> [WHAT YOU NEED TO DO] Return the lines below word for word, leaving out the pictures.

Items stored from a collection:

-*-

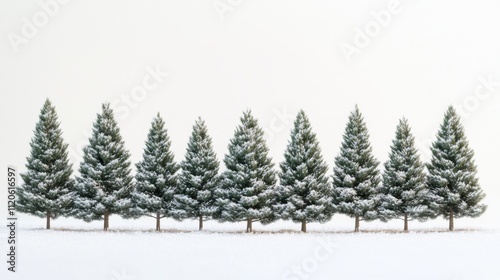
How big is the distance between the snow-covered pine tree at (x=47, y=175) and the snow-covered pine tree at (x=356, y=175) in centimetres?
2112

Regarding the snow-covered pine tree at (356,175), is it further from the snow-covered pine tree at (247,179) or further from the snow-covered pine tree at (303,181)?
the snow-covered pine tree at (247,179)

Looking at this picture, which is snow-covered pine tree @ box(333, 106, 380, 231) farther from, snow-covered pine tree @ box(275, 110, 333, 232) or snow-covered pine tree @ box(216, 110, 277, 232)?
snow-covered pine tree @ box(216, 110, 277, 232)

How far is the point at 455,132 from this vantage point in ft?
146

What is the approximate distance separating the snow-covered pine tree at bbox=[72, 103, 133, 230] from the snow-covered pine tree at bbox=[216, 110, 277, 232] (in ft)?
25.0

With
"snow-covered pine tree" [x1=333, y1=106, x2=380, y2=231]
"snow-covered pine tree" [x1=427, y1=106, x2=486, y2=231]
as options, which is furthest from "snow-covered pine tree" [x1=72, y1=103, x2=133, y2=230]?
"snow-covered pine tree" [x1=427, y1=106, x2=486, y2=231]

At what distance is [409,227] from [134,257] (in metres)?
24.0

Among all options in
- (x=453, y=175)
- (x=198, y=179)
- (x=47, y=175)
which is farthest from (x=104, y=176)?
(x=453, y=175)

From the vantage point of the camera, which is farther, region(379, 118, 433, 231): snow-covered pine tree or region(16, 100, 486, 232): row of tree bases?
region(379, 118, 433, 231): snow-covered pine tree

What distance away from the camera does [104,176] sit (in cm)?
4209

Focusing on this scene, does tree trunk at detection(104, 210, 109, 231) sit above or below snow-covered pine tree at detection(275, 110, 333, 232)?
below

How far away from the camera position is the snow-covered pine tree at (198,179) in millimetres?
41656

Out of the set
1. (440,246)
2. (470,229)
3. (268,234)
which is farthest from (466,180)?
(268,234)

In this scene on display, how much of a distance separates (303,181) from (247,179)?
434 cm

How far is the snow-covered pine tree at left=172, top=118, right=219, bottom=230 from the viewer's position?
41.7m
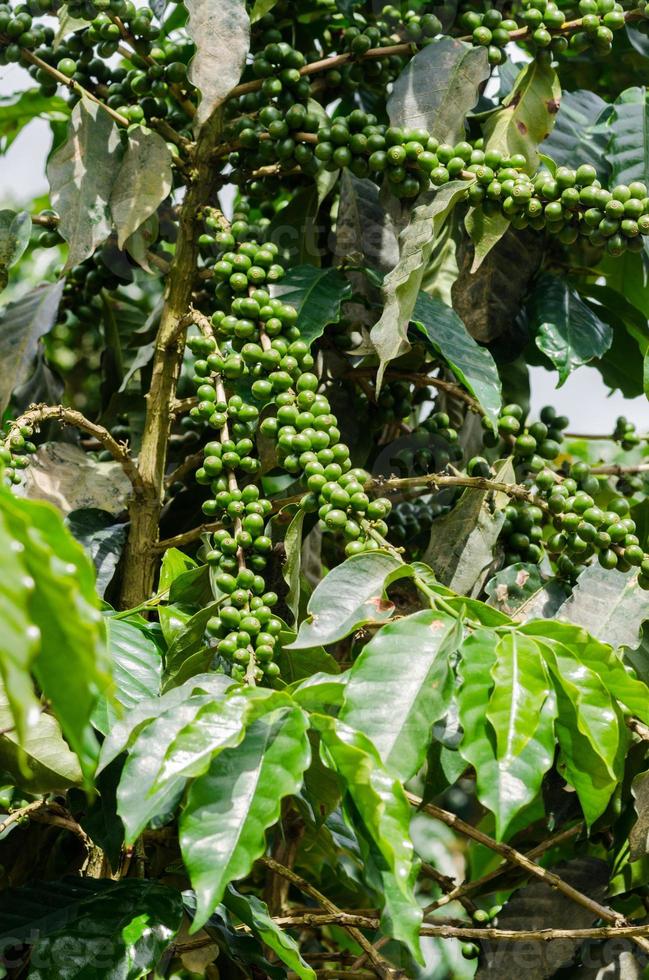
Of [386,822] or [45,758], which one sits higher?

-*-

> [EXERCISE OUTPUT]
How big is the distance between the snow-covered pine tree at (x=47, y=175) and the snow-covered pine tree at (x=356, y=175) in centimetres?
2112

Regarding the snow-covered pine tree at (356,175), is it further from the snow-covered pine tree at (247,179) or further from the snow-covered pine tree at (303,181)?
the snow-covered pine tree at (247,179)

Looking at this picture, which is snow-covered pine tree @ box(333, 106, 380, 231) farther from, snow-covered pine tree @ box(275, 110, 333, 232) or snow-covered pine tree @ box(216, 110, 277, 232)?
snow-covered pine tree @ box(216, 110, 277, 232)

How far is the point at 455,132 from this vantage point in ft?
146

What is the approximate distance separating the snow-covered pine tree at bbox=[72, 103, 133, 230] from the snow-covered pine tree at bbox=[216, 110, 277, 232] (in ft)?
25.0

With
"snow-covered pine tree" [x1=333, y1=106, x2=380, y2=231]
"snow-covered pine tree" [x1=427, y1=106, x2=486, y2=231]
as options, which is furthest from "snow-covered pine tree" [x1=72, y1=103, x2=133, y2=230]?
"snow-covered pine tree" [x1=427, y1=106, x2=486, y2=231]

At what distance is [409,227] from [134,257] (in metres)?
24.0

Among all options in
- (x=453, y=175)
- (x=198, y=179)
- (x=47, y=175)
which is farthest from (x=104, y=176)?
(x=453, y=175)

From the vantage point of the camera, which is farther, region(379, 118, 433, 231): snow-covered pine tree or region(16, 100, 486, 232): row of tree bases?
region(379, 118, 433, 231): snow-covered pine tree

What distance away from the camera does [104,176] sit (in cm)?
4209

Focusing on this scene, does tree trunk at detection(104, 210, 109, 231) sit above or below snow-covered pine tree at detection(275, 110, 333, 232)?
below

How far away from the camera position is the snow-covered pine tree at (198,179) in millimetres?
41656

Out of the set
1. (440,246)
2. (470,229)
3. (268,234)
which is farthest from (466,180)?
(268,234)

In this scene on display, how much of a distance separates (303,181) from (247,179)?
434 cm

How far is the snow-covered pine tree at left=172, top=118, right=219, bottom=230 from the viewer's position?
41.7m
Of [386,822] or [45,758], which one sits higher?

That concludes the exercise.